The game consisted of harvesting and developing raw materials in order to win the war against the opponent. This all happened in real-time, and players would build their armies and fortifications to prepare for battle.
The success of Warcraft would then create a sequel a few years later, leading up to Warcraft 3 The Frozen Throne which would top the charts in 2003 wheen it was released. Consequently, this opened up the door for Blizzard to literally use the world of Warcraft, to create what has become the best selling MMO of all time, World of Warcraft.
This product was recommended by Kevin Miller from The Word Counter
Fantastic old game, overhead RTS, graphics great for the time, even an interesting backstory (and some related novels and old paperbacks you can still find)!
This product was recommended by Ljubica Cvetkovska from DealsOnCannabis
Myst confused many gamers when it came out since right from the start you can tell your in for a life-changing experience. The game takes you across several worlds, namely the magical island of Myst in order to solve puzzles. It plays as a point and click adventure in a similar fashion to King’s Quest, where you interact with your environment.
With the eerie music, sound effects and general ambient, Myst really takes you to a different world. In terms of difficulty, it was very hard to figure out the puzzles and figuring out the complex storyline can take weeks. On top of that, the game was non-linear and open-ended, allowing you to go about your adventure as you please. What I loved about it the most was the multiple endings, since you could always go back and replay the game for a completely different ending.
This product was recommended by Alice Bedward from Flyparks
Fallout was ranked as the fourth (2001), tenth (2005), 13th (2007), 21st (2008) and seventh (2010) best PC game of all time by PC Gamer, and was inducted into Hall of Fame of Computer Gaming World, GameSpot, GameSpy, and IGN. First released in 1997, the title was met with favourable critical reception and commercial success, selling in excess of 600,000 copies.
Drawing on its post-apocalyptic and retro-futuristic setting, the game focuses on an unnamed inhabitant of a Vault, part of a network of long-term fallout shelters, who is forced to venture out into the nuclear wasteland to find a replacement Water Chip to save their fellow Vault inhabitants.

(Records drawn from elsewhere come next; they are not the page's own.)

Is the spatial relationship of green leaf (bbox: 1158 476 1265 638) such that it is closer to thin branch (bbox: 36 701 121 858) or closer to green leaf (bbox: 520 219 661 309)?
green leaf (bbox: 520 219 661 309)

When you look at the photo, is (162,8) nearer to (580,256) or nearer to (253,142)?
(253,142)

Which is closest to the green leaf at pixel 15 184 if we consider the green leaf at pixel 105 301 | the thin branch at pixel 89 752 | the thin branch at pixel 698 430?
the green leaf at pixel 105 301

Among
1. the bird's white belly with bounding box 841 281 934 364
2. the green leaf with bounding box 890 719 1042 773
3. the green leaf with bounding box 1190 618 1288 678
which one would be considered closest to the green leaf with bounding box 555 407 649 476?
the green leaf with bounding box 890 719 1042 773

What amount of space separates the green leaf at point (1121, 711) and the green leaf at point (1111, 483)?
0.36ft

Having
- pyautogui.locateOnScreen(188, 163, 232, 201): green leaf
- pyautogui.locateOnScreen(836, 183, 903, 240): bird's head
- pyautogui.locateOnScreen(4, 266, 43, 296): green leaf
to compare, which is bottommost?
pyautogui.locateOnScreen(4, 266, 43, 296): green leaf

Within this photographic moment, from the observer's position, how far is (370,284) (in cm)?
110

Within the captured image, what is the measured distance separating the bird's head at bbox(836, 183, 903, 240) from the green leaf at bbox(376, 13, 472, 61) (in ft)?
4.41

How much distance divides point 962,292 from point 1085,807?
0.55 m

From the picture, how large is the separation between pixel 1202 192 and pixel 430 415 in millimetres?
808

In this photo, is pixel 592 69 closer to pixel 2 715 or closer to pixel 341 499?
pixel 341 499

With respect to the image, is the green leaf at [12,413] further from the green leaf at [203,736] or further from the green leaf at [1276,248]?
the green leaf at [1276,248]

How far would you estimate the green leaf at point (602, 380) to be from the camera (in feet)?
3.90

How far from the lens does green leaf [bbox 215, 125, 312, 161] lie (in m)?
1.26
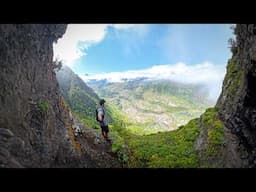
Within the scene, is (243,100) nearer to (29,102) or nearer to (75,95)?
(29,102)

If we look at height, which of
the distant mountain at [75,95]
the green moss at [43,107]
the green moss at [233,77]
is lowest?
the green moss at [43,107]

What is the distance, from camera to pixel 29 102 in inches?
496

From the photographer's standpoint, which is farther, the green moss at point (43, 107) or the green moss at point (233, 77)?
the green moss at point (233, 77)

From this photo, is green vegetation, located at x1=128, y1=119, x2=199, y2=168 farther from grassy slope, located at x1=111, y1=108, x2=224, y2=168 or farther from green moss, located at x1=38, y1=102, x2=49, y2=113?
green moss, located at x1=38, y1=102, x2=49, y2=113

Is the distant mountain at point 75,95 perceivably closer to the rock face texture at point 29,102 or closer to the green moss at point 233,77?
the rock face texture at point 29,102

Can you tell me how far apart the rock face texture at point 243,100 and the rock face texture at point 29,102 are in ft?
21.3

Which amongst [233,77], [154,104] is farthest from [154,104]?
[233,77]

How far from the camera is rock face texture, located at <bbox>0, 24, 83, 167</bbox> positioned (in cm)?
986

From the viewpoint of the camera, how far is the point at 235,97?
14531 millimetres

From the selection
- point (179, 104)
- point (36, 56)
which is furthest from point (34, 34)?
point (179, 104)

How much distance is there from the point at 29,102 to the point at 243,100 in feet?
25.0

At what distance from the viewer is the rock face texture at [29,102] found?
9.86 meters

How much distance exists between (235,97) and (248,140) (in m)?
2.74

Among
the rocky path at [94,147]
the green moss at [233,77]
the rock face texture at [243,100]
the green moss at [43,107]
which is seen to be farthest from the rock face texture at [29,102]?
the green moss at [233,77]
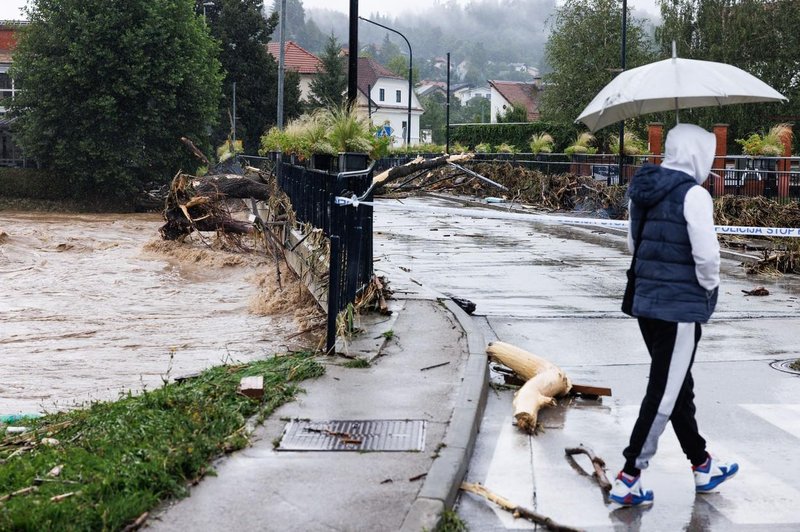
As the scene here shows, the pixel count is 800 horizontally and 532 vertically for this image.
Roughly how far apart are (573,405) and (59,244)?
72.9 ft

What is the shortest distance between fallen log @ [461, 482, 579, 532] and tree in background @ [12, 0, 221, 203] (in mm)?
43210

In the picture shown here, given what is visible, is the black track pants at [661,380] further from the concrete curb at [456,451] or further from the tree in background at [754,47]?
the tree in background at [754,47]

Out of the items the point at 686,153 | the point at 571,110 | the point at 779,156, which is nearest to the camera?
the point at 686,153

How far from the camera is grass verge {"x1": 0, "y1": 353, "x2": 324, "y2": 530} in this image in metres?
4.62

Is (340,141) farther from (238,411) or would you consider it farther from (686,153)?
(686,153)

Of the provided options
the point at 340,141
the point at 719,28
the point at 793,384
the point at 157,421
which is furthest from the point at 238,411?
the point at 719,28

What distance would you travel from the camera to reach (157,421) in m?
6.20

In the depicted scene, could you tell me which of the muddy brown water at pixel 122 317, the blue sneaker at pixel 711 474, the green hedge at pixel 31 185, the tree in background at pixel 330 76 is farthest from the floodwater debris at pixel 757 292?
the tree in background at pixel 330 76

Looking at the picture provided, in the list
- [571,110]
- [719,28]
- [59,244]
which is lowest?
A: [59,244]

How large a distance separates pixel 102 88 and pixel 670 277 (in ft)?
149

This product was recommended by D. Gilson from ExpertInsuranceReviews
I am a definite child of the 90s, from Nirvana to Britney Spears. As soon as my family got a Gateway computer for Christmas – in that signature cow print box – my mom and I went to Best Buy and bought SimCity. I loved the game because it was a simple concept: building a city as if you were god (or, well, a city manager). But really, what impresses me now looking back on the game is how much of the gaming and entertainment world it was on the forefront of, from all the new Sims products to reality television to Pinterest, all things that allow us to be in control and make our own reality.
This product was recommended by Dave Alce from All Day Shoe
With so much competition within the genre, Age of Empires II: The Age of Kings managed to stand out upon release. Unlike other RTS titles of the time, this one was set in a realistic Medieval Europe where players had to play through actual historical battles. The game’s audio was also ahead of its time due to the authentic voice-over work. Age of Empires II: The Age of Kings is now considered a classic of the genre.
This product was recommended by Jose Gomez from Evinex
I was born in 1988, so I enjoyed 90’s videogames like crazy. I played dozens of videogames, but I will always remember Total Annihilation. This is, without a doubt, one of my all-time favorites. At the time, it looked very futuristic, and it was a great strategy game. It has a fantastic soundtrack, and the visual effects were excellent. I have to say I still play it every once in a while.